The Promise of Multimedia a Step through the Looking Glass

a In a loft apartment in New York's Tribeca district, Kenny Miller is having a multimedia interaction. On cable television, he is watching a live programme produced by his friend, David Levitt; over the telephone he is asking Mr Levitt 'to perform for us'. Instantly the picture changes and Mr Levitt's falsetto bubbles from the box, singing an ode to Mr Miller. The camcorders, audio mixers and Macintosh computers strewn around the room look on in mute fascination.

b The heart surgeon is about to perform the most delicate part of the operation when the blade slips and slices through a vital artery. An aircraft pilot is about to land in thick fog, but misses the runway and crashes. Fortunately, neither of these scenarios is real. They exist in the memory of a computer that is simulating the event in what has become known as virtual reality.

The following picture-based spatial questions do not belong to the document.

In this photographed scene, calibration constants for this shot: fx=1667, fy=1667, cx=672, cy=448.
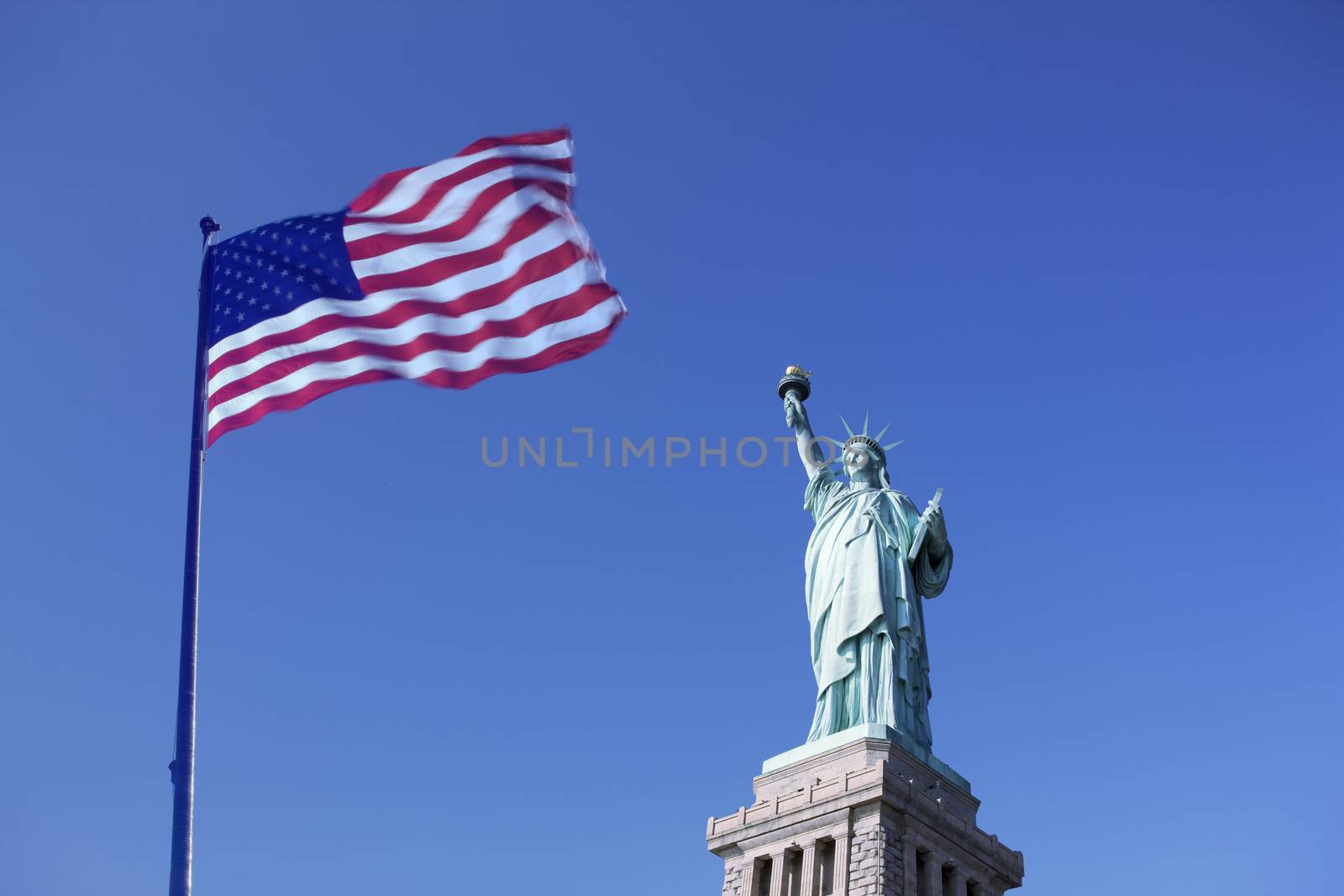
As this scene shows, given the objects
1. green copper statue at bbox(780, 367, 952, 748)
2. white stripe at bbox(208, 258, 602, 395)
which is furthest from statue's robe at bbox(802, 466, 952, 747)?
white stripe at bbox(208, 258, 602, 395)

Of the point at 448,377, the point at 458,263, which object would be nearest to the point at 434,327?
the point at 448,377

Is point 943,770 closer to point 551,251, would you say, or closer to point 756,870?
point 756,870

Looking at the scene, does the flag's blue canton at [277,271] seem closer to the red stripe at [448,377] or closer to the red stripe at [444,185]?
the red stripe at [444,185]

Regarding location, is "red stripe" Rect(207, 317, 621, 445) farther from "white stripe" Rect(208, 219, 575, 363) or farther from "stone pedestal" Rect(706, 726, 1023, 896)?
"stone pedestal" Rect(706, 726, 1023, 896)

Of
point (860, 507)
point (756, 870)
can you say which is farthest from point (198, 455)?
point (860, 507)

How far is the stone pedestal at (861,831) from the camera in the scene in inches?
1253

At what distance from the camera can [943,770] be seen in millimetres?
34562

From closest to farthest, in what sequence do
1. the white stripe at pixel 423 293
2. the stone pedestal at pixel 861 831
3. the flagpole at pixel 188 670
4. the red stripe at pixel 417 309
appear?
the flagpole at pixel 188 670 < the red stripe at pixel 417 309 < the white stripe at pixel 423 293 < the stone pedestal at pixel 861 831

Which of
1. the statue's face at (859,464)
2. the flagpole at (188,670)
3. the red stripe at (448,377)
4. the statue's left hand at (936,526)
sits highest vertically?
the statue's face at (859,464)

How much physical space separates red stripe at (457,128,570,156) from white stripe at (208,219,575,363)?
1.28 m

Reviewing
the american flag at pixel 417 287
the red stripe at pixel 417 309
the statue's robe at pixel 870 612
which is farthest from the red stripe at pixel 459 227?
the statue's robe at pixel 870 612

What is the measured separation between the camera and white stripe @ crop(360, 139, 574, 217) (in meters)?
24.0

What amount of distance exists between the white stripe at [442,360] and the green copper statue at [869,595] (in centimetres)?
1333

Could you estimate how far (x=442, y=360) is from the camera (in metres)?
23.3
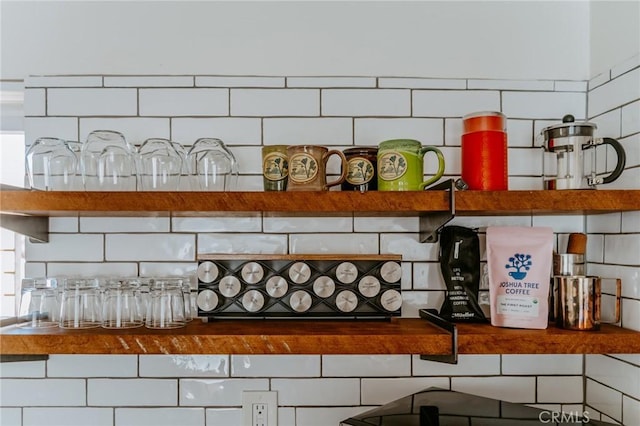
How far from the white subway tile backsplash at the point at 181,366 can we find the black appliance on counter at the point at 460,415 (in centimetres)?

c Computer simulators have been used to train pilots since the seventies. Since then, computer simulation has made significant advances, and researchers are now talking seriously of using simulators in more complex situations, such as the training of heart surgeons. The great advantage of working in virtual reality is that the patient never stays dead.

d If the 1980s were a time for media tycoons, the 1990s are for self-styled visionaries like Mr Miller and Mr Levitt. These gurus see a dawning digital age in which the humble television will mutate into two-way medium for a plethora of information and entertainment: movies-on-demand, video games, databases, educational programming, home shopping, telebanking, teleconferencing, even the complex situations of virtual reality. It will, says Time Warner, the world's largest media group, let consumers tune in to 'anything, anywhere, anytime'.

e If the exchange between Mr Miller and Mr Levitt was primitive, it was at least tangible - and thus rare. The most extraordinary thing about the multimedia boom is that so many moguls are spending so vast sums of money to deliver programmes that are still hypothetical. The talk is of fibre-optic networks broadcasting 500 channels; of 'teleputers' that will change the way commerce is pursued and leisure enjoyed; of a global information industry that Apple Computer reckons will one day be worth $3.5 trillion.

f An important part of this concept has been the development of electronic gloves that are wired to be sensitive to the movement of the wearer's fingers. By flexing an index finger or bending a thumb, the wearer can begin to manipulate images of the virtual reality world of the computer. NASA scientists envisage, for instance, that astronauts will wear a virtual reality helmet and see exactly what a robot outside a spacecraft is seeing. By manipulating electronic gloves, the astronaut can manipulate the robot's limbs and perform an otherwise dangerous task in relative safety.

g Is this the future of television? In an embryonic form, it is. Mr Miller is the technical director of the 'new mead' division at Viacom, a cable-TV firm. Mr Levitt used to teach at the Massachusetts Institute of Technology's Media Lab.

h It does not take too much imagination to realise that the image need not be routine and boring. It could be Meryl Streep or Arnold Schwarzenegger, and the room could be anything from an opium den in China to a chalet in the Swiss Alps.

i At the moment, virtual reality in civilian use is still at the stage of creating simple situations, such as a room full of objects. Wearing the virtual reality helmet puts you in this room. Sensors in the helmet follow head movements, and the computer permanently revises the interior of the room, so whichever way your head is moved, appropriate images appear on the two screens. It is all done so quickly that to all intents and purposes, you are actually inside.